Sunday, December 12, 2010

bras and brazos


Who would have guessed that days after you went ice skating the place in your body that ached the most would be your arms. I suppose I did wish to emulate the "port de bras" expressiveness of the 6 - 15 year old prodigies whizzing by me in their hot pink sequined skirts and black Lycra tights, completing triple luxury axles and double-dutch toe touches, but that clearly was presumptuous of me. And, great aplomb is bound to come to those who pay a private coach more than an average college tuition and not to the girl who remembers one or twice a year that ice skating exists and glides around in circles waving her arms like a traffic control officer, wearing denim and $2 rental skates.


I have to admit, every time I see one of those little girls with the pristine white skates and wet noodle flexibilty spinning along in the corner with a look of determination and self-confidence I wonder what in tarnation I was doing at 6. One thing is sure: I wasn't planning right and there was too much Nickelodeon involved; I should have boarded that figure ice skater train a long time ago.

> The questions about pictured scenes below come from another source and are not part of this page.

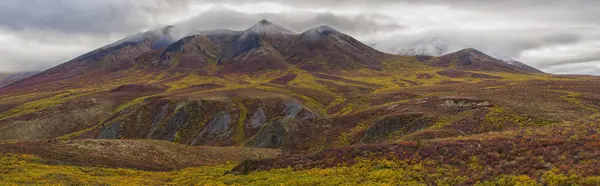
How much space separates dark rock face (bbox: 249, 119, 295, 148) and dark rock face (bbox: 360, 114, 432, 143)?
16.6 meters

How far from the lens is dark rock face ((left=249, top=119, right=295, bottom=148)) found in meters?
78.6

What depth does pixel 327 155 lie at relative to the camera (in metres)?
34.6

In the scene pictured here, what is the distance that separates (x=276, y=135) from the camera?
80.1m

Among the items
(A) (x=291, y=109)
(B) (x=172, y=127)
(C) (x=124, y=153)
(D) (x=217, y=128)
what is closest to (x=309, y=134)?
(D) (x=217, y=128)

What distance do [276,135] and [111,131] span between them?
2382 inches

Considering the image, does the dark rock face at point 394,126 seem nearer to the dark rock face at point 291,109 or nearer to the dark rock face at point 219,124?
the dark rock face at point 291,109

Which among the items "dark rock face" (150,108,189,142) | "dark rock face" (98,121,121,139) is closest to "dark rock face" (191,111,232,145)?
"dark rock face" (150,108,189,142)

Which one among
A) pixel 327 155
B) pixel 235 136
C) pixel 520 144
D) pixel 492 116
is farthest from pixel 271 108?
pixel 520 144

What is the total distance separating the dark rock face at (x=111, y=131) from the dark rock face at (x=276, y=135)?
50.0m

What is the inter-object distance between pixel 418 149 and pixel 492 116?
33.6 metres

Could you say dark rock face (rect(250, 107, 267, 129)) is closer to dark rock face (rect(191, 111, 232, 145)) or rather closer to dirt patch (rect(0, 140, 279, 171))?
dark rock face (rect(191, 111, 232, 145))

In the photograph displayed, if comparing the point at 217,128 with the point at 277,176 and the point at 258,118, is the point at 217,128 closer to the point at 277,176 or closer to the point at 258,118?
the point at 258,118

And, speaking of skills that I don't have, let's not even begin with the lack of performance in the skills I might possibly claim. A reality check marked the box "Laurel Cummins" at church, of all places, today. Douglas, newly arrived immigrant from Honduras, graced the congregation so I approached and said hello. I soon found out that English was not his strong suit nor any suit, for that matter, found in the closet of his mind, so I attempted to put on my Spanish cap. That cap is actually a sneaky French beret; at every affirmation I said "oui" and at every positive fact I exclaimed, "c'est bien!" In fact, I didn't even know how to ask him what the names of his two sons were. I kept wanting to say, "Comment s'appellent-ils?" Instead, generously understanding the context, he fed me,


"Sus nombres?" - "Their names?"

"Oui! I mean, si!"


5 minutes later in the car the flood gates opened and "como se llaman?" rushed to me (all too late of course thanks to Murphy and his despicable laws). And, really, did I confuse "to be" verbs and question, "Tu esposa es aqui" instead of, "Tu esposa ├ęsta aqui?" My dad said that he even remembered that from his days back in high school Spanish. And that, mis amigos, was 40 years ago.